WHAT IS EXPECTED —
Copy the rows that start at the line containing "What exact distance separates point" and end at the line containing "36.2 inches", including both of those lines.

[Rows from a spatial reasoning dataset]
========================================
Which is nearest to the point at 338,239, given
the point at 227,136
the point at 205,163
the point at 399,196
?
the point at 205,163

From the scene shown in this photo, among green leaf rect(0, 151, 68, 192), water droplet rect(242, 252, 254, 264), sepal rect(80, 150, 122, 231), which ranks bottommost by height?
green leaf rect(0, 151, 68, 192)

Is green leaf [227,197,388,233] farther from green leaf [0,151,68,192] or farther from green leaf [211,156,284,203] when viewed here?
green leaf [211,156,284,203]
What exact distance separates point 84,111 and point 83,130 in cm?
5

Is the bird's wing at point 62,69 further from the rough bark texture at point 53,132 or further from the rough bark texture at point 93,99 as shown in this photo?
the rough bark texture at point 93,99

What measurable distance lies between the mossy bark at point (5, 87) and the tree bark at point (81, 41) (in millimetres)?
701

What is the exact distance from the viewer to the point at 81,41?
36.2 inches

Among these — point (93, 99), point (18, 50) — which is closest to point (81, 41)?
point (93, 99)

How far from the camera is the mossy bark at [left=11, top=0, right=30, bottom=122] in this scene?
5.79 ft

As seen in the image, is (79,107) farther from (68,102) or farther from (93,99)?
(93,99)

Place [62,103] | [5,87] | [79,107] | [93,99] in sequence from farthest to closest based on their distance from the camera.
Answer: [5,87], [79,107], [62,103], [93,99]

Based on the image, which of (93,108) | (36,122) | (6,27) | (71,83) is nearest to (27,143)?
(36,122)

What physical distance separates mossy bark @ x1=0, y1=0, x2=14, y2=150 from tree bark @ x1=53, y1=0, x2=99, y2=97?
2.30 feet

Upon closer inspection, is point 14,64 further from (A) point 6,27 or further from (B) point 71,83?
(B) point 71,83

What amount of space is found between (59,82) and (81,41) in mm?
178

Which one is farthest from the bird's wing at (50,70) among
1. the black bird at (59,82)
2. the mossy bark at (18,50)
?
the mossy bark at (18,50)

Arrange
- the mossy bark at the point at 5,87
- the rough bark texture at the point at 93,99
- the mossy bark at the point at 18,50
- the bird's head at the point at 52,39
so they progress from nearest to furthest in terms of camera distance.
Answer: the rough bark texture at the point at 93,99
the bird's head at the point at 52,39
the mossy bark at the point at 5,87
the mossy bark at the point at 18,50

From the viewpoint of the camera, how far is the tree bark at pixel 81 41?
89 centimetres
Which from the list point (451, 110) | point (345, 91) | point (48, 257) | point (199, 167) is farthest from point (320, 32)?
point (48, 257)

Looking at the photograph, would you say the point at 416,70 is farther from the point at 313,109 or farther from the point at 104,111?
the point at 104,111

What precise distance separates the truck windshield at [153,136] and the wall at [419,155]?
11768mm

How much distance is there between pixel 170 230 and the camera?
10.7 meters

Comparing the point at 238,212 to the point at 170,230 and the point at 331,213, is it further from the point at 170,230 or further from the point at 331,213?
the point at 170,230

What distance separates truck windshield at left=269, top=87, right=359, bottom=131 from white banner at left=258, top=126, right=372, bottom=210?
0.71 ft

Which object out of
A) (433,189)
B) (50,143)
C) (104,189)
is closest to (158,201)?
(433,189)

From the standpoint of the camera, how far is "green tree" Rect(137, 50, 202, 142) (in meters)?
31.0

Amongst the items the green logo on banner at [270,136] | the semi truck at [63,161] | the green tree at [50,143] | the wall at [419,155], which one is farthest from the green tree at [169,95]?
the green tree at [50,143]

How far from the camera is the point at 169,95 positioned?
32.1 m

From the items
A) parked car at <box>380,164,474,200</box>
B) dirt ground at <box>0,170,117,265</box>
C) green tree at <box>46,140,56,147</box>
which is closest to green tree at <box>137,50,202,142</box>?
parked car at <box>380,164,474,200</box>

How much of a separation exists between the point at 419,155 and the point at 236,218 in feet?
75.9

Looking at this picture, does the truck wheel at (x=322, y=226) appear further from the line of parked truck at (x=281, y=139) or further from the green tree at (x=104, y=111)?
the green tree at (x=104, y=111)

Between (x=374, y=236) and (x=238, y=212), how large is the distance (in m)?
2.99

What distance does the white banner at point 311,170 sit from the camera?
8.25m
========================================
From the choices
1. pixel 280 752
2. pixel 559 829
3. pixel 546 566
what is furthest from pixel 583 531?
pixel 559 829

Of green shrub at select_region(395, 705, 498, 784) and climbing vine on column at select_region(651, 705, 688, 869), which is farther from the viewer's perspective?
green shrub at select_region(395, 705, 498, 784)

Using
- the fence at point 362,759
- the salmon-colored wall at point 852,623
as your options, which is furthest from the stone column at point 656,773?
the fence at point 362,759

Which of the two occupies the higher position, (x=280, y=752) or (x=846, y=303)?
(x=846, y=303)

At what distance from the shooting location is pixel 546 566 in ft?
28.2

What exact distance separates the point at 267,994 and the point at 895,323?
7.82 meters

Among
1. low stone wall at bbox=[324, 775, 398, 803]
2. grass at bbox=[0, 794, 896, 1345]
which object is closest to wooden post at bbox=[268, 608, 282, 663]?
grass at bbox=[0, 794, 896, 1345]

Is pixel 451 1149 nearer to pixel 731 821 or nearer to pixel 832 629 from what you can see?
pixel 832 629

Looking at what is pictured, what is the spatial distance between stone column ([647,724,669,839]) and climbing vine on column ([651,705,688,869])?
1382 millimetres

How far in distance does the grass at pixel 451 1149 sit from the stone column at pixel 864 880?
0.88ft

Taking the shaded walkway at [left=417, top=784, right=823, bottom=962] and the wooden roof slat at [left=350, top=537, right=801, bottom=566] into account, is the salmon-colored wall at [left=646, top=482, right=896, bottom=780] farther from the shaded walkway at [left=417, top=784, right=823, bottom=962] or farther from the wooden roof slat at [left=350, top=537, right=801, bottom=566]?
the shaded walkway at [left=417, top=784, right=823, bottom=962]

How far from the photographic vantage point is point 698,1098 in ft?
========================================
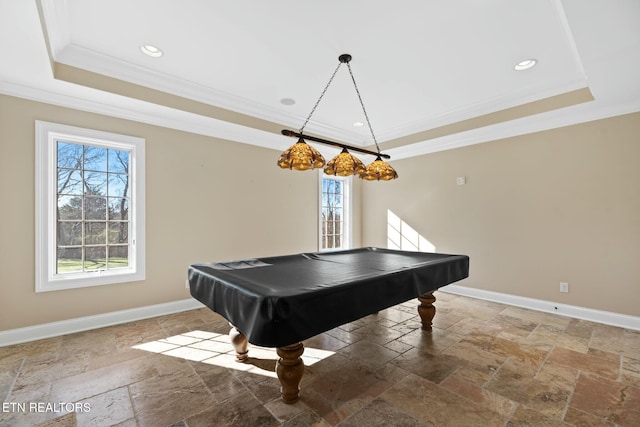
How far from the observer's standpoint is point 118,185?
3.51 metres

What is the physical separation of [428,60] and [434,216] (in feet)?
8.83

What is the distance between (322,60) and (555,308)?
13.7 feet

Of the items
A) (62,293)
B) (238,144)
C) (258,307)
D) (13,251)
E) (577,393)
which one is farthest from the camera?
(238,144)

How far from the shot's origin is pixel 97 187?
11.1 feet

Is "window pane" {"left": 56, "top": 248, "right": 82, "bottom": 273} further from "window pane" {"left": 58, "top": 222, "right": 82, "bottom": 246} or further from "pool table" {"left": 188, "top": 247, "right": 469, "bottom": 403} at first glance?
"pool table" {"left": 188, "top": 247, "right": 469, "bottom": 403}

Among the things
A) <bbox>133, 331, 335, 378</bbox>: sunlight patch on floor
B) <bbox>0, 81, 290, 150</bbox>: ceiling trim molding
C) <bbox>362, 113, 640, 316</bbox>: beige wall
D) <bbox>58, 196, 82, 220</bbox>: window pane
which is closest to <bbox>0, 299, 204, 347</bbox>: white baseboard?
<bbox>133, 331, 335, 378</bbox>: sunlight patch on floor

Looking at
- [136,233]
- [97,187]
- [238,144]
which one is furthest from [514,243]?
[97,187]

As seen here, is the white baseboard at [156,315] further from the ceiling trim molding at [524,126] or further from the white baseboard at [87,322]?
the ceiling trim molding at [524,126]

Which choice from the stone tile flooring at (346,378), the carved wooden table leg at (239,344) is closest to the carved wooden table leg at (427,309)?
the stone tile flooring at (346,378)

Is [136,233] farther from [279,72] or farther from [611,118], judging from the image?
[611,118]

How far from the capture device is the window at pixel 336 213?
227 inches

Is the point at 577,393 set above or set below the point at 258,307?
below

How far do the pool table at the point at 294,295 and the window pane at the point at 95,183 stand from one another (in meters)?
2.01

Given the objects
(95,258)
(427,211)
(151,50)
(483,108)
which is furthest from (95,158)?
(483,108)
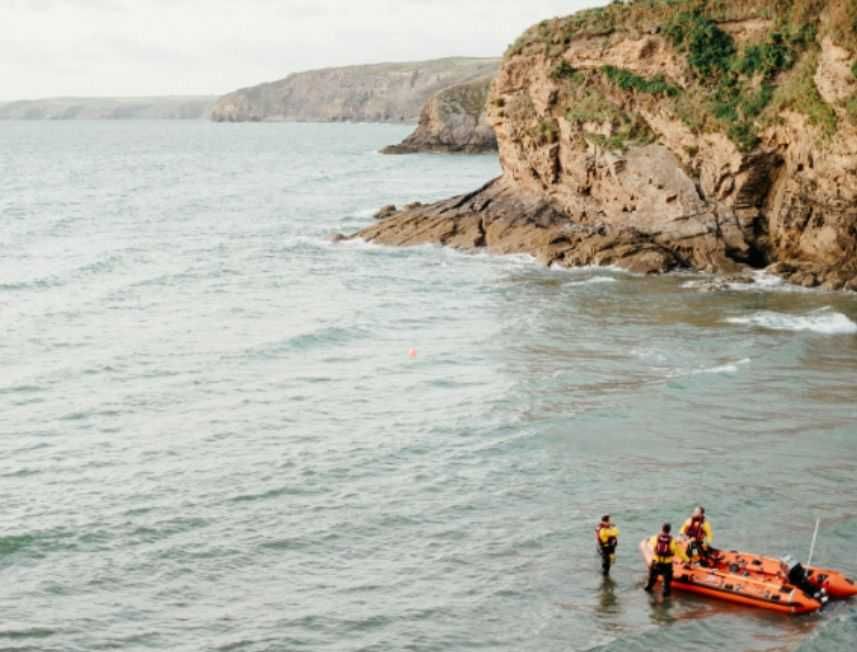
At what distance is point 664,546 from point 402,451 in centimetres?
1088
========================================
OUTPUT OF THE EXERCISE —
What exact distance separates point 84,111 and point 83,130 in cm?
5

Is the bird's wing at point 62,69 further from the rough bark texture at point 53,132 or further from the rough bark texture at point 93,99 as shown in this photo?
the rough bark texture at point 93,99

What measurable distance lies between the mossy bark at point (5, 87) and the tree bark at point (81, 41) (in millimetres)?
701

What is the exact distance from the viewer to the point at 81,41?
36.2 inches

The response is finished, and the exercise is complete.